## PROBLEM STATEMENT
Print, character for character, the lines of the listing below from the line holding "What distance can" through the end of the listing, inclusive.

Questions on scene geometry
● ● ● ●

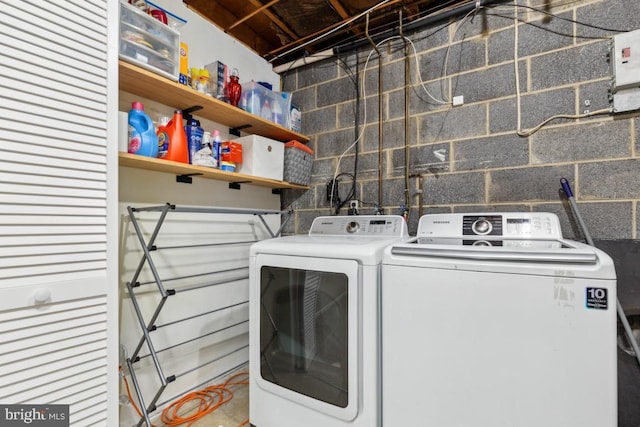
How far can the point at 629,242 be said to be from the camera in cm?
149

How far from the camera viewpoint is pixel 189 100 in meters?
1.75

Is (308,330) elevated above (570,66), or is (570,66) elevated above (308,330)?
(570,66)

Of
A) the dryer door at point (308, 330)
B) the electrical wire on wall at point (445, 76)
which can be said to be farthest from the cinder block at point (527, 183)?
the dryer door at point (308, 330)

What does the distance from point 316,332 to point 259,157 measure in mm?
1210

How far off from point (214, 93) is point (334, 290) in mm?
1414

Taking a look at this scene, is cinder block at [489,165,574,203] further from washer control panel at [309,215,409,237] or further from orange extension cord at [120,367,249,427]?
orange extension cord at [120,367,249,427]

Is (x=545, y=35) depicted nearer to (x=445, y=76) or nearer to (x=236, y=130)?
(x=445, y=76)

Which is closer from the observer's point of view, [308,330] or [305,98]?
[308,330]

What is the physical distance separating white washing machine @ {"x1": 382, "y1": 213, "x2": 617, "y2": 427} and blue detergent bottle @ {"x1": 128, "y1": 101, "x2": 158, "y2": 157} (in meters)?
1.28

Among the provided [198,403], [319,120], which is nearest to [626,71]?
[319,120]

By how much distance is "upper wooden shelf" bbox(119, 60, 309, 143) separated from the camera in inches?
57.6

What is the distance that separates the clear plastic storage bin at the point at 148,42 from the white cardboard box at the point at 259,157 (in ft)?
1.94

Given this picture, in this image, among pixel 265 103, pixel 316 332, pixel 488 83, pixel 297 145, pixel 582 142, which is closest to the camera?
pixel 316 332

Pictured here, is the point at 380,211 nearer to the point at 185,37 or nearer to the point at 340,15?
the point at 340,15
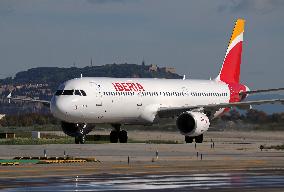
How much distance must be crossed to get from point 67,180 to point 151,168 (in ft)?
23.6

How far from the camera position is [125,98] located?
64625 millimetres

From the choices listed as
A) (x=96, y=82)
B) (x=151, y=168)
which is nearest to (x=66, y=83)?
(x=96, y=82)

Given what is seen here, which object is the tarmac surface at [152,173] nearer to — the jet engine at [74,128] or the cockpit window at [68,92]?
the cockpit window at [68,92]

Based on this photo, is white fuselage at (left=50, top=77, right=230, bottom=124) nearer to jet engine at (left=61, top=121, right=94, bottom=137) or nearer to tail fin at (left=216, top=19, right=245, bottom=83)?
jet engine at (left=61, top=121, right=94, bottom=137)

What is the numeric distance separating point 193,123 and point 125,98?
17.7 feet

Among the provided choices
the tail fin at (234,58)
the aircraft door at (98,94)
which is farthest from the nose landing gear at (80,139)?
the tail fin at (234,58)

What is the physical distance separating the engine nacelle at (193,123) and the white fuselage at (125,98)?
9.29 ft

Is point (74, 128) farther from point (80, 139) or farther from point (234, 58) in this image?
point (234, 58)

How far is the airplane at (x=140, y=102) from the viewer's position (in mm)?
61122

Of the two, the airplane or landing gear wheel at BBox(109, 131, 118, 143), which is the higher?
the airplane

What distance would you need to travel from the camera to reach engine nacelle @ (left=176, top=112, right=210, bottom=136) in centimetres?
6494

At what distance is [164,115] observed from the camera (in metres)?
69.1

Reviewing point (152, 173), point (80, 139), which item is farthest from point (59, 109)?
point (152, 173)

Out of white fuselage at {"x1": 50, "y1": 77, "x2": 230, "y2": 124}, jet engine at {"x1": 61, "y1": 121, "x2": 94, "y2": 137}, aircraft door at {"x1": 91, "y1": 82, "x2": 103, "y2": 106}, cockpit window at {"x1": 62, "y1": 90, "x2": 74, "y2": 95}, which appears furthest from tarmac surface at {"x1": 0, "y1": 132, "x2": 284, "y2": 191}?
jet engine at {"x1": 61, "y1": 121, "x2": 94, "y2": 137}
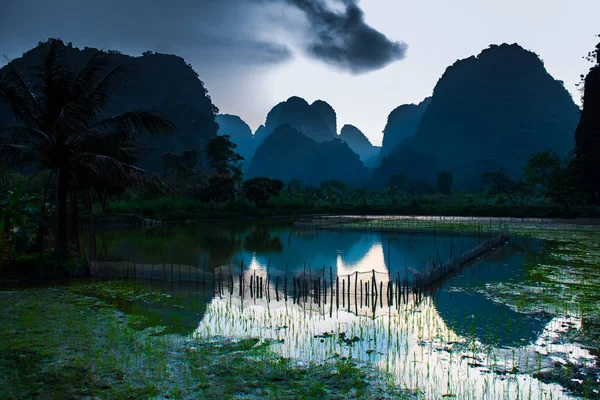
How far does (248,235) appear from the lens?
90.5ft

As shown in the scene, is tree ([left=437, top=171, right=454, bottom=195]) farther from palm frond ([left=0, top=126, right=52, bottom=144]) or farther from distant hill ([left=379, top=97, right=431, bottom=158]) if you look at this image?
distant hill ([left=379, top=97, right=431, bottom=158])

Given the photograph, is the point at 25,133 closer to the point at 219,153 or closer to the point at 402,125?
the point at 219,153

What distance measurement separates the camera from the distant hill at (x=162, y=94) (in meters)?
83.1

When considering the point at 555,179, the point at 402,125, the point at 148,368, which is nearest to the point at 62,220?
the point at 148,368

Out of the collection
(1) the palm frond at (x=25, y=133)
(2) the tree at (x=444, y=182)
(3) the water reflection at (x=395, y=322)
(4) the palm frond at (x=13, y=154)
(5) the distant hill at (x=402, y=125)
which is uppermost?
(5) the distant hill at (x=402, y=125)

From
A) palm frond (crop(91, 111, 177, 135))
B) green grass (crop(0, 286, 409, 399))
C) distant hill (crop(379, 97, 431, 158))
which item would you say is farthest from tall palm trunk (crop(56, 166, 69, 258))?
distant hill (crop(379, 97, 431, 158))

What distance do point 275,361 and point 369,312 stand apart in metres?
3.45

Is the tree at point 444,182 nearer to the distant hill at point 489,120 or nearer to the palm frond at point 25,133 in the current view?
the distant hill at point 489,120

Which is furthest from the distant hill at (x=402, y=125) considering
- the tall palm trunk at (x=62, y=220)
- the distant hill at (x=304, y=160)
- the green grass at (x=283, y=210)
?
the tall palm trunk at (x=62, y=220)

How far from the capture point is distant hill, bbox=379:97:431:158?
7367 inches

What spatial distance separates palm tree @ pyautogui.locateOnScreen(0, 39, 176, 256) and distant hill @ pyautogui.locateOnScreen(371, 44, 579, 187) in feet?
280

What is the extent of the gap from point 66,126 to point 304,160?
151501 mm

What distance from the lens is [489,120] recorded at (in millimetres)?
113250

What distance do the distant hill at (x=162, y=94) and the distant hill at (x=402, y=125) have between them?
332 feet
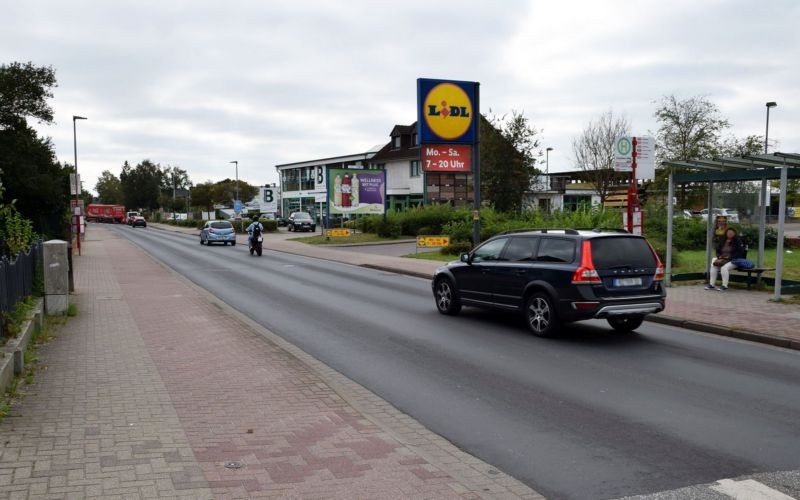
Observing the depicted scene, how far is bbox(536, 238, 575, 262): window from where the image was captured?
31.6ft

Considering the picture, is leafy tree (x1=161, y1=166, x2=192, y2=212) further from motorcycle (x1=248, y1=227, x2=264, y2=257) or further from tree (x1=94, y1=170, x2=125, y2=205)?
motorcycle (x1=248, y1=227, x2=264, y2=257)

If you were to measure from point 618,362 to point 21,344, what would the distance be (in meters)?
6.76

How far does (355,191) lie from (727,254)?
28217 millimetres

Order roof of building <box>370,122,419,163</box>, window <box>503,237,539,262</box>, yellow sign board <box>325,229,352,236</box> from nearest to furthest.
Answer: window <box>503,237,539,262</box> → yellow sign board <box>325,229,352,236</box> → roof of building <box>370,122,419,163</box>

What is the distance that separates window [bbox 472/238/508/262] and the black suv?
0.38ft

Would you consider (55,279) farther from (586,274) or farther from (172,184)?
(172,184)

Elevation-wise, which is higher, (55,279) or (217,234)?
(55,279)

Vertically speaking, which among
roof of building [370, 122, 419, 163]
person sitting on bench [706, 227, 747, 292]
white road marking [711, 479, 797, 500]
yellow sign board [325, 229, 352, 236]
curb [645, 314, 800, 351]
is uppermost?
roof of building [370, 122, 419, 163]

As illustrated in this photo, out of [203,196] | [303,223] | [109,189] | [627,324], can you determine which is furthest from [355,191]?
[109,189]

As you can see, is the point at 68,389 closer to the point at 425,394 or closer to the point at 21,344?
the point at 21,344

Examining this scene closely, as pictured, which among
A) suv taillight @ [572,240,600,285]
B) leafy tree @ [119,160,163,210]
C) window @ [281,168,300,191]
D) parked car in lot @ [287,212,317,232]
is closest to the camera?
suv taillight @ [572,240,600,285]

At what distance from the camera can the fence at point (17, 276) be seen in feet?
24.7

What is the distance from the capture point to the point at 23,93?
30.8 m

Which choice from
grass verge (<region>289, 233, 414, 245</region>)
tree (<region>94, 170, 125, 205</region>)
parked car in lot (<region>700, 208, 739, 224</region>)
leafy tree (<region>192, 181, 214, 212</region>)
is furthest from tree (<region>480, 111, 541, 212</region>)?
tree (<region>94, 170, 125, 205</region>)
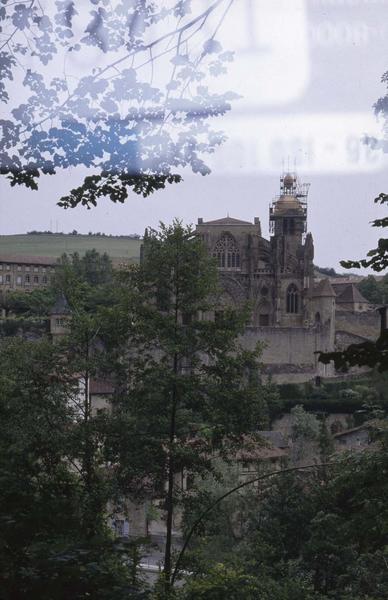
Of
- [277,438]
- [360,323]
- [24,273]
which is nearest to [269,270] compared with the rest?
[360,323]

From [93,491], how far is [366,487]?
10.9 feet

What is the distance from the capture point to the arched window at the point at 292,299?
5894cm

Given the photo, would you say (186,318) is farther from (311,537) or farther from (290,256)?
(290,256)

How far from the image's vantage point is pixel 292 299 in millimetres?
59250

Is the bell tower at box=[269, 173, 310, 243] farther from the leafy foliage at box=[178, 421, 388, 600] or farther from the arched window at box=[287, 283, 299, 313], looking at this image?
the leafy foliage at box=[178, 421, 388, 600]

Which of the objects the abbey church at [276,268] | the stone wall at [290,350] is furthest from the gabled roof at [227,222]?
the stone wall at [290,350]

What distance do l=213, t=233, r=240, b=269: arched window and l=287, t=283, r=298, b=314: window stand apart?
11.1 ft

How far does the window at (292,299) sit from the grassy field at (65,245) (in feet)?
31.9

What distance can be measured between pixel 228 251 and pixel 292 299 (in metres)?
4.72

● ● ● ●

## EXERCISE ANSWER
What distance can be measured between pixel 228 251 and pixel 292 299 (in metres)?
4.72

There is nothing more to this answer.